Duplicate every line of the records below word for word, leaving out the pictures.

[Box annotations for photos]
------------------------------------------------

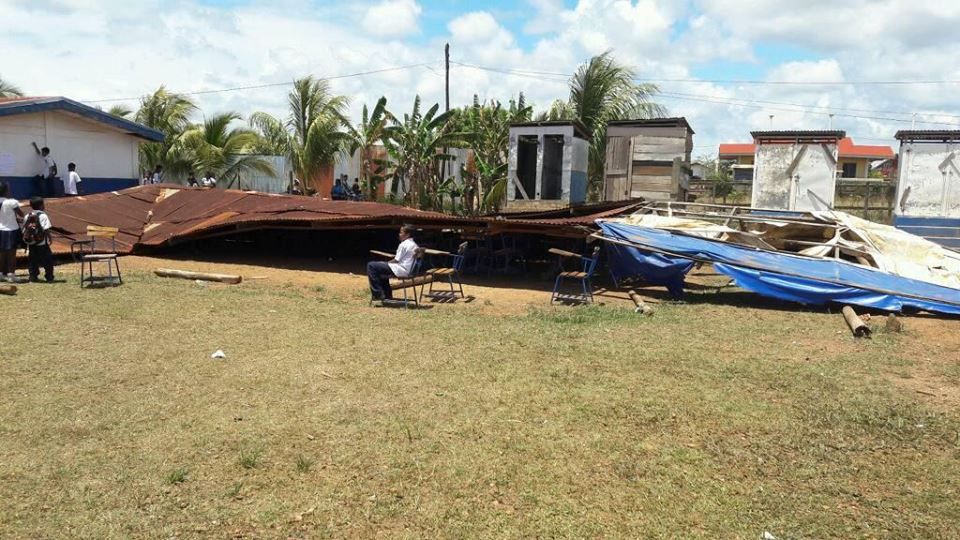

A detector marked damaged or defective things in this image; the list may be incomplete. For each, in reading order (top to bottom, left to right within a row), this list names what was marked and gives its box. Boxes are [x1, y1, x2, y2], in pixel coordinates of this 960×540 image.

damaged structure [506, 121, 588, 212]
damaged structure [604, 118, 692, 202]
damaged structure [752, 130, 840, 211]
damaged structure [892, 130, 960, 250]
damaged structure [596, 202, 956, 316]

------------------------------------------------

*Solution*
A detector marked damaged or defective things in this image; the list may be incomplete. For each, in reading order (top to bottom, left to right within a row), this list names what was marked and gives its box. Boxes are [x1, y1, x2, y2], in pixel coordinates of this 960×540 image.

damaged structure [506, 121, 588, 212]
damaged structure [604, 118, 692, 202]
damaged structure [752, 130, 840, 211]
damaged structure [892, 130, 960, 250]
damaged structure [596, 202, 956, 316]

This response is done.